LA SENTENZA Il Tar nel dichiarare la cessazione della materia del contendere ha tenuto conto della complessiva fondatezza della richiesta avanzata della associazione ecologista. Così accolte tutte le istanze, compresa quella avanzata dagli avvocati di Italia Nostra di essere esentata dal pagamento della spese processuali, ha condannato Stato e Regione a pagare le spese. Oltre ad indennizzare Italia Nostra il Tar ha anche sentenziato la compensazione delle spese processuali nei confronti di Almaviva Spa, la società che avrebbe dovuto fornire i radar e la restituzione del contributo unificato depositato dall'associazione per avviare il ricorso. Lo Stato, come si legge nella sentenza, dovrà sborsare cinquemila euro, mentre tremila saranno a carico della Regione. Negli ambienti dell'associazione naturalista e dei comitati No Radar si respira aria di soddisfazione.

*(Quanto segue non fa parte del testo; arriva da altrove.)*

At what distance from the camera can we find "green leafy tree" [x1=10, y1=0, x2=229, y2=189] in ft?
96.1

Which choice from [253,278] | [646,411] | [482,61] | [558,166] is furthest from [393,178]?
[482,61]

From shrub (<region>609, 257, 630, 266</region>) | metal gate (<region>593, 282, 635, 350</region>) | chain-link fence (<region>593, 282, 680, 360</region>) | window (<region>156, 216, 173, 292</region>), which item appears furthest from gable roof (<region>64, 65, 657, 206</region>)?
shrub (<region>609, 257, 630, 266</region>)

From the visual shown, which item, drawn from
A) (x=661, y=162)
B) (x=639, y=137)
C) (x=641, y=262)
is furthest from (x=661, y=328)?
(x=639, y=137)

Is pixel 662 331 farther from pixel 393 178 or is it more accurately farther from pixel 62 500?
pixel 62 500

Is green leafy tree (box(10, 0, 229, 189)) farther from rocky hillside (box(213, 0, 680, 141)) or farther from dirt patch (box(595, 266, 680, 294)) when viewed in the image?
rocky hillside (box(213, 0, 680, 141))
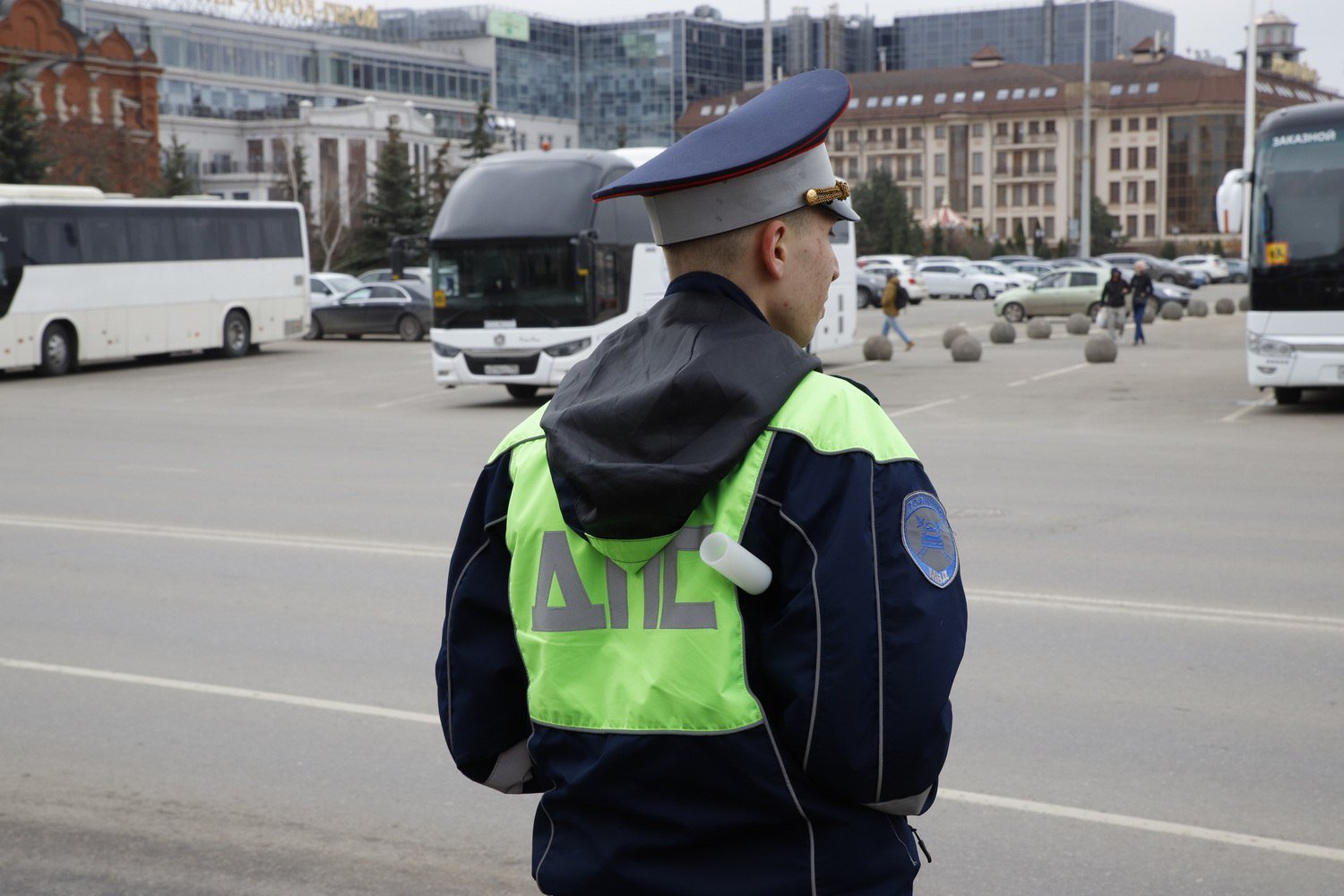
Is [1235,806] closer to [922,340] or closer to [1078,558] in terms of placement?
[1078,558]

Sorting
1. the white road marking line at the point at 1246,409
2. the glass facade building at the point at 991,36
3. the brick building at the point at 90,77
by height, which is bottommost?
the white road marking line at the point at 1246,409

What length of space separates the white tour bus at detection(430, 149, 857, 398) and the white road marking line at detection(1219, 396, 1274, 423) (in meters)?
7.91

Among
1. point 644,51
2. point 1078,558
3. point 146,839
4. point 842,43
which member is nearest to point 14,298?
point 1078,558

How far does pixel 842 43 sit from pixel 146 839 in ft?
566

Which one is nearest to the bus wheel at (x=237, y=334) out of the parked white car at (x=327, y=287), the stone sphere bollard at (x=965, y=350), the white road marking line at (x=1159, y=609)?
the parked white car at (x=327, y=287)

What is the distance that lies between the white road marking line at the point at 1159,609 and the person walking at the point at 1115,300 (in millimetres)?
27103

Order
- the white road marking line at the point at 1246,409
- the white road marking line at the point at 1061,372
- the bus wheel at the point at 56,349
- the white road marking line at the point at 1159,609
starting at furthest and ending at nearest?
the bus wheel at the point at 56,349 → the white road marking line at the point at 1061,372 → the white road marking line at the point at 1246,409 → the white road marking line at the point at 1159,609

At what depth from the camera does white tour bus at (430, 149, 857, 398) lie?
72.5 ft

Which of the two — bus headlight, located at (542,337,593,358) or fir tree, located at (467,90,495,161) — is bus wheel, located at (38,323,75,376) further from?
fir tree, located at (467,90,495,161)

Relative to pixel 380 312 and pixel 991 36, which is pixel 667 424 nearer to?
pixel 380 312

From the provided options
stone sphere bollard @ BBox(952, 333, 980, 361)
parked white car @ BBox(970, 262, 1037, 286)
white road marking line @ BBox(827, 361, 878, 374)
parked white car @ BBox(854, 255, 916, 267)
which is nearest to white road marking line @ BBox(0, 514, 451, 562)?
white road marking line @ BBox(827, 361, 878, 374)

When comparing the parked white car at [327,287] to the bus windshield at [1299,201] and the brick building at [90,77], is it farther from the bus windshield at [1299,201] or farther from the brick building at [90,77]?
the bus windshield at [1299,201]

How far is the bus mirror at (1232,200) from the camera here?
19.4m

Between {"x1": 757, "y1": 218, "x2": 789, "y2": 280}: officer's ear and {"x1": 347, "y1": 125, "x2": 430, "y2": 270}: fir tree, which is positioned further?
{"x1": 347, "y1": 125, "x2": 430, "y2": 270}: fir tree
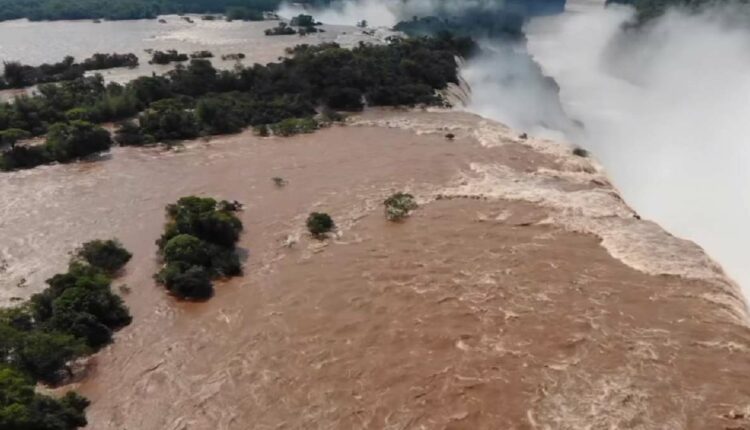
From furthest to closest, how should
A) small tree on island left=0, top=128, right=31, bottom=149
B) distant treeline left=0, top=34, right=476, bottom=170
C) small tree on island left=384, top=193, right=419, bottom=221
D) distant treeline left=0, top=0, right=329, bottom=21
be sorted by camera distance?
1. distant treeline left=0, top=0, right=329, bottom=21
2. distant treeline left=0, top=34, right=476, bottom=170
3. small tree on island left=0, top=128, right=31, bottom=149
4. small tree on island left=384, top=193, right=419, bottom=221

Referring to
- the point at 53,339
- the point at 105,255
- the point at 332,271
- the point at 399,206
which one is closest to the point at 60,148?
the point at 105,255

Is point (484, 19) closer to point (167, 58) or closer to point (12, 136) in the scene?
point (167, 58)

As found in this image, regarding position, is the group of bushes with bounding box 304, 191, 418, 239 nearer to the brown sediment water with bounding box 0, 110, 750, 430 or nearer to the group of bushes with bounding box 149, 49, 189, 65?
the brown sediment water with bounding box 0, 110, 750, 430

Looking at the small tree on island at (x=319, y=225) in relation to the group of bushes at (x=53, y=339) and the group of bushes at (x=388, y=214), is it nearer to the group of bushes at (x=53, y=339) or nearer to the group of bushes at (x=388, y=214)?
the group of bushes at (x=388, y=214)

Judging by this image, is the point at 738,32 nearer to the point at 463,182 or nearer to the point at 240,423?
the point at 463,182

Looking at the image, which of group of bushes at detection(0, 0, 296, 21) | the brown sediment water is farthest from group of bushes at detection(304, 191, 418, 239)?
group of bushes at detection(0, 0, 296, 21)

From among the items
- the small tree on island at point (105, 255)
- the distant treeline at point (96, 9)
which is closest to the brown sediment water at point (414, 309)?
the small tree on island at point (105, 255)
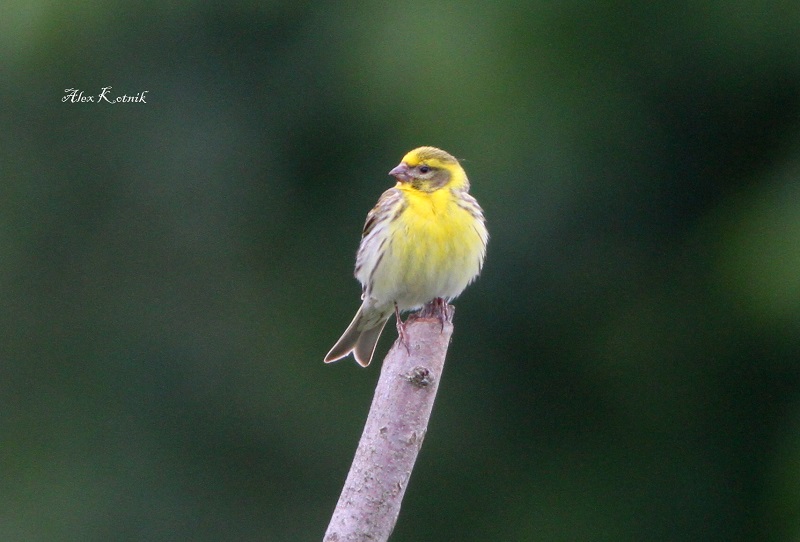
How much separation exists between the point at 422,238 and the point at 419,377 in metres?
2.05

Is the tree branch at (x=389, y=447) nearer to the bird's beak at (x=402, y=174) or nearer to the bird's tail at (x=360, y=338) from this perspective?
the bird's beak at (x=402, y=174)

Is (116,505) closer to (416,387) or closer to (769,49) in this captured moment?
(769,49)

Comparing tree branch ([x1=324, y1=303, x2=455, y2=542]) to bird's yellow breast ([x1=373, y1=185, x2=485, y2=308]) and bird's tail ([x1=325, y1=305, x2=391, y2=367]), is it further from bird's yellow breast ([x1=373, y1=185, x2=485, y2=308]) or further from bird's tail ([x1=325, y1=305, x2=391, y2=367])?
bird's tail ([x1=325, y1=305, x2=391, y2=367])

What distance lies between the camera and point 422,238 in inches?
227

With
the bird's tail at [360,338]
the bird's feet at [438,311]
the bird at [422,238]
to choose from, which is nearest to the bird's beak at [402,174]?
the bird at [422,238]

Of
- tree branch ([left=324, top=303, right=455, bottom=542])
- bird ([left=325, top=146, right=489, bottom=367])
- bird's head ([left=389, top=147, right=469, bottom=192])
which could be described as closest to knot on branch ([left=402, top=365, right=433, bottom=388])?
tree branch ([left=324, top=303, right=455, bottom=542])

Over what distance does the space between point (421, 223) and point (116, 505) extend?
4.10 meters

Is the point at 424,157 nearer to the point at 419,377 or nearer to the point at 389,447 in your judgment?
the point at 419,377

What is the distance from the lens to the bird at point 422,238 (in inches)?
227

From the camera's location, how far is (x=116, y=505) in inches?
351

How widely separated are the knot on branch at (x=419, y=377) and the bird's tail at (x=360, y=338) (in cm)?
251

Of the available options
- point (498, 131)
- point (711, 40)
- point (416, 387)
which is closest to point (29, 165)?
point (498, 131)
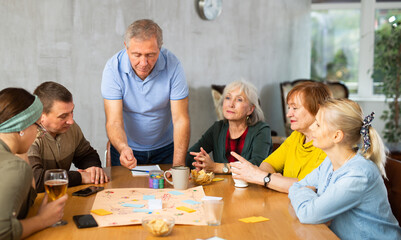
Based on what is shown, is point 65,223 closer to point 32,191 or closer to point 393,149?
point 32,191

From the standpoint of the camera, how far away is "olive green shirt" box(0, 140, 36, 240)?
4.34 feet

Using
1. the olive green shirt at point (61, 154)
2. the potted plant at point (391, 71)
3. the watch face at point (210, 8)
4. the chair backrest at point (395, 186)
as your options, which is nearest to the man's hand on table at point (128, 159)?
the olive green shirt at point (61, 154)

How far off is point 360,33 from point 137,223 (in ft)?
21.0

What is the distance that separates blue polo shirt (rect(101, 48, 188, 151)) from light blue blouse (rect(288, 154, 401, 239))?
1241 millimetres

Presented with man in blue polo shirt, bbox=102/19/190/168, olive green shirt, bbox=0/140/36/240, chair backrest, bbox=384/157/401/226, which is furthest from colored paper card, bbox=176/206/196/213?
chair backrest, bbox=384/157/401/226

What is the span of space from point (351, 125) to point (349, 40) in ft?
20.2

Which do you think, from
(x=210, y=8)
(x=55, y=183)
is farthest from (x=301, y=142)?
(x=210, y=8)

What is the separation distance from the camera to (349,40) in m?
7.50

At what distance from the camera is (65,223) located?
1.58 meters

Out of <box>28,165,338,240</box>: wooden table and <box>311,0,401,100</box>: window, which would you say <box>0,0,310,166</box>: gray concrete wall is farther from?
<box>28,165,338,240</box>: wooden table

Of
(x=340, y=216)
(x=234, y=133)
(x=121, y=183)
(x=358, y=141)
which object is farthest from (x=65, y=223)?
(x=234, y=133)

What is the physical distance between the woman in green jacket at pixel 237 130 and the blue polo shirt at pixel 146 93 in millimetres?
283

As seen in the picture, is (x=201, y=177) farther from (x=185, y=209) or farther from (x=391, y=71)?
(x=391, y=71)

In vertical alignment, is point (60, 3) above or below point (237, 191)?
above
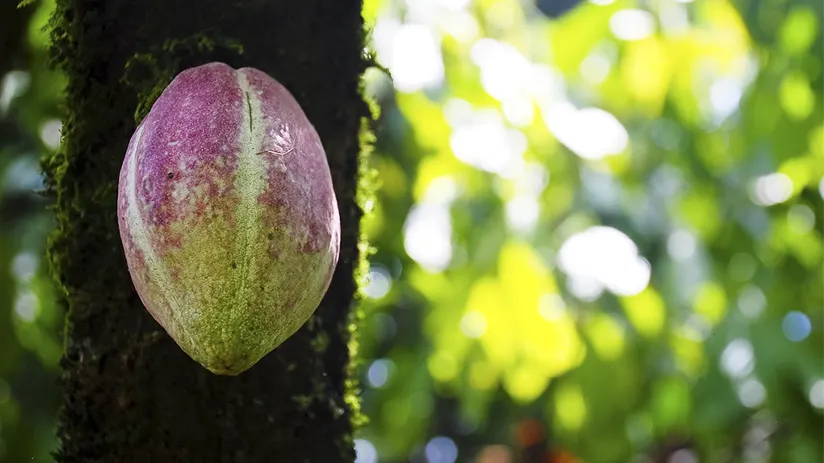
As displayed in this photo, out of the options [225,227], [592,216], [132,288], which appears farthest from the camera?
[592,216]

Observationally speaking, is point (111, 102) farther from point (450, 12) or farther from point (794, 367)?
point (794, 367)

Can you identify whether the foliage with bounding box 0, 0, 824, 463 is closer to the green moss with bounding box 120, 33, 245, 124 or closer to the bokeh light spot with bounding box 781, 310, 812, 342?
the bokeh light spot with bounding box 781, 310, 812, 342

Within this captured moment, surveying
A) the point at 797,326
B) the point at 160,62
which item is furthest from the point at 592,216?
the point at 160,62

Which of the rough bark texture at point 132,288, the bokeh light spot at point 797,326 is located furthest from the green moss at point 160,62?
A: the bokeh light spot at point 797,326

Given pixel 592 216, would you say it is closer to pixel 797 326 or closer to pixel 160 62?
pixel 797 326

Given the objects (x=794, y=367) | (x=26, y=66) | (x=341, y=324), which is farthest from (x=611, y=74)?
(x=341, y=324)

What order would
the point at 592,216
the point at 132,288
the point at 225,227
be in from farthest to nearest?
the point at 592,216 → the point at 132,288 → the point at 225,227
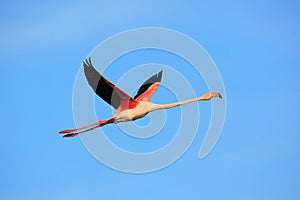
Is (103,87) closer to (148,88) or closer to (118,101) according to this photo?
(118,101)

COMITATO NO RADAR «Il Tar ha riconosciuto valida la nostra chiamata in giudizio e le nostre motivazioni - spiega il presidente di Italia Nostra Graziano Bullegas - ma il fatto interessante è che il Tar ha chiamato a rispondere in solido Stato e Regione. In pratica coloro che hanno fatto spendere soldi alla giustizia per avere resistito in giudizio pur sapendo che avevano deciso di costruire i radar in altre parti». Con uguale giudizio il Tar ha chiuso anche il ricorso, avanzato sempre da Italia Nostra, per il radar di Fluminimaggiore.